▸ PROBLEM REQUIREMENTS:
Carry on the blog post about the voice assistant in Amazon's Android app, starting right after its last sentence.

An In-depth analysis of the multilingual Voice Assistant inside Amazon's Android app and it's user experience aspects
Welcome to a new blog series by Slang Labs, called "Voice Assistants in Mobile Apps". Here we tear down the voice assistant and search functionalities that have been added by businesses to their mobile applications and discuss them in detail. In this edition, we breakdown the voice search feature in 'Amazon' mobile application which has integrated its own assistant, Alexa.
Till date, most of the attempts to add voice search to e-commerce apps have been half-hearted and half-baked. Most of these companies just tied up the mic button in the search bar and Google's Speech Recognition together and called it a night. Tata, Goodbye :) Well, not Amazon! They went a step ahead and added 'Alexa' to their shopping app.
Voice Search is taking over India. It looks like Amazon took notice of Google's Year in Search report 2018, which showed that 28% of all the searches are happening through voice. That's not all. Voice searches are growing at 270% year on year in India. Hindi voice searches have shown 400% YoY growth. It shouldn't come as a surprise, when Jio added Google Assistant to its Jio Phone, Google Assistant's usage in India jumped by 6X.

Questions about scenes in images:

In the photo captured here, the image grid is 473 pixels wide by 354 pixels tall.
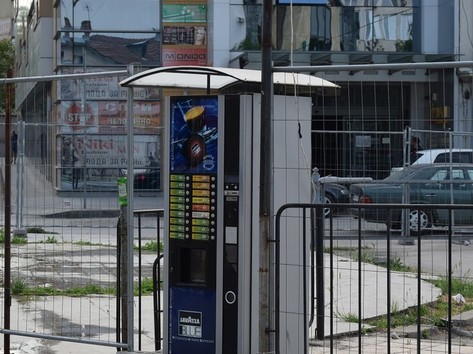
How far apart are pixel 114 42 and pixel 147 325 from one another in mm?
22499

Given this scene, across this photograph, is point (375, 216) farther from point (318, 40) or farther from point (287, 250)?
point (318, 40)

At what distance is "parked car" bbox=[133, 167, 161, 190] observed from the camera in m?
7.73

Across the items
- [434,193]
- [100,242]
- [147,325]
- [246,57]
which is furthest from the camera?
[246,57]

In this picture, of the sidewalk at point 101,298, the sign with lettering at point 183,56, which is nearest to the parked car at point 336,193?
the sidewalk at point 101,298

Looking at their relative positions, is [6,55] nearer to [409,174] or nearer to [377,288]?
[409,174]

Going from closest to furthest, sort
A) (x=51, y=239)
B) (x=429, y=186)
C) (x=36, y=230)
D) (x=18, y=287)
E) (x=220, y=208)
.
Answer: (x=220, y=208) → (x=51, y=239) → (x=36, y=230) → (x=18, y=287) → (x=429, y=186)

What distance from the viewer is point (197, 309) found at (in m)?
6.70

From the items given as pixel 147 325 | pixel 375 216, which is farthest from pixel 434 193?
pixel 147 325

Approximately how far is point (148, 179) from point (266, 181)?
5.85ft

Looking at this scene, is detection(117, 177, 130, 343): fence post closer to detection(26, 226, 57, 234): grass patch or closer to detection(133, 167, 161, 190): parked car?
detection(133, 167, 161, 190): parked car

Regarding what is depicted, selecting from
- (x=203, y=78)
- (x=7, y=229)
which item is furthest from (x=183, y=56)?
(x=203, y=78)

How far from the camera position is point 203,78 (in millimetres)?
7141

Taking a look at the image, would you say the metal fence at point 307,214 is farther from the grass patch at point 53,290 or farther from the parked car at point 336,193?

▸ EXERCISE RESULT:
We believe that it's essential to recognise the trendsetters and show how they are adding voice assistants inside their applications and its outcome. This analysis will also help developers understand the usage of voice search and assistants' importance in applications. We have already broken down voice features in 'My Jio', 'Gaana', YouTube and Paytm Travel.
We have a standard, easy to understand old school mic icon on the top right side of the Amazon App's title bar. The icon is filled with white colour, which gives a clear contrast to the background colour. Placement of the mic icon at such a prominent place in the app indicates the seriousness and importance of voice search in retail shopping. Amazon has shown trust in Alexa by integrating it in the application. The aim here is to improve the user experience while doing retail shopping.
Amazon has added Alexa's logo in the US application for voice retail shopping instead of the mic button. This is done due to a higher brand recall of Alexa, whose mindshare is much higher in the US when compared to India because of the vast market share of Echo devices running Alexa, a voice assistant by Amazon.
Users are introduced to this voice search mic by a simple coach mark. On clicking the mic button, the user sees a dialogue box which explains what the user can do with voice. On pressing the continue button, the user needs to grant mic permission. Alexa triggers after the permission screen, and the characteristic blue wave appears. You can also look at the videos of onboarding on our YouTube channel.
It is the most significant element on the dialogue box, attracting instant attention. This visual helps to set the context to the user and introduce them to the voice search feature.
There are a couple of utterances shown as an example to train the user. These utterances help in setting the right expectations for the user. Even in the Slang surface, we offer these sentences to guide the user.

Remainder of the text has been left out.